If the California privacy agency’s proposal was ultimately adopted by the legislature, the Golden State would be the first to require browser vendors to offer consumers the option to enable opt-out preference signals.
Consumers currently must either use a browser that supports an opt-out preference signal or take extra steps to find and download a browser plugin created by third-party developers that adds support for such signals, the CPPA said.
“To date, only a limited number of browsers offer native support for opt-out preference signals: Mozilla Firefox, DuckDuckGo, and Brave,” the CPPA said in its press release. “Together, they make up less than 10% of the overall global desktop browser market share. Importantly, none are loaded onto devices by default, making it difficult for consumers to learn about and take advantage of these protections.”

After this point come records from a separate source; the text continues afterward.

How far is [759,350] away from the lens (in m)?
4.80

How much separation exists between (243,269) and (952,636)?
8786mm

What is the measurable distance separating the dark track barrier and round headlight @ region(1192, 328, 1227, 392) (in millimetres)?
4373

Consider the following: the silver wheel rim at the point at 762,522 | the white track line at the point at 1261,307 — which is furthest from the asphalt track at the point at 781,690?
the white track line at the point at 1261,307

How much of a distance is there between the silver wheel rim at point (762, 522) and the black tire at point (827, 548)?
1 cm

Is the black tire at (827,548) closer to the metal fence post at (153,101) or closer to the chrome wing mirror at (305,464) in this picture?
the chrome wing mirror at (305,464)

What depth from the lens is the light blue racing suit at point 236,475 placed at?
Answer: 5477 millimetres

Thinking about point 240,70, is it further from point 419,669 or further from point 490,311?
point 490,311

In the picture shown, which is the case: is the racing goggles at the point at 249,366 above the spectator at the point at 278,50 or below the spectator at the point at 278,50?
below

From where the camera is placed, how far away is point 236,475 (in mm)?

The CPPA said Google Chrome, Microsoft Edge, and Apple Safari have declined to offer these signals. They make up more than 90% of the desktop browser market share, according to the privacy agency.
The existing requirement for businesses to honor opt-out preference signals is mandated by the California Consumer Privacy Act known as CCPA.
The CPPA’s board gave support for staff to pursue via legislation what CPPA Executive Director Ashkan Soltani called an innovative opt-out preference signals proposal that would strengthen consumers’ privacy.
“If approved through the California legislative process, this proposal will not only advance Californians’ consumer privacy, but help incentivize the development of privacy-enhancing technologies,” Soltani said in a prepared statement.
Maureen Mahoney, the CPPA’s deputy director of policy and legislation, called opt-out preference signals a powerful tool for consumers seeking to protect their privacy rights.
“Consumers shouldn’t have to submit individual requests at hundreds of sites just to protect their personal information,” Mahoney said in a prepared statement. “We look forward to working with California legislators to make it easier for California consumers to exercise their privacy rights.”
In a memo to the board, Mahoney acknowledged that the legislative proposal could generate opposition, including from industry coalitions “given that many businesses objected to the CCPA’s requirement to honor opt-out preference signals as an opt-out of sale/sharing.”
“However, since this proposal would significantly advance Californians’ consumer privacy, staff recommends that the board support this legislative proposal, and authorize staff to identify an author, to work with them to develop such legislation, and to sponsor and support it,” Mahoney wrote in advance of the Dec. 8 board meeting.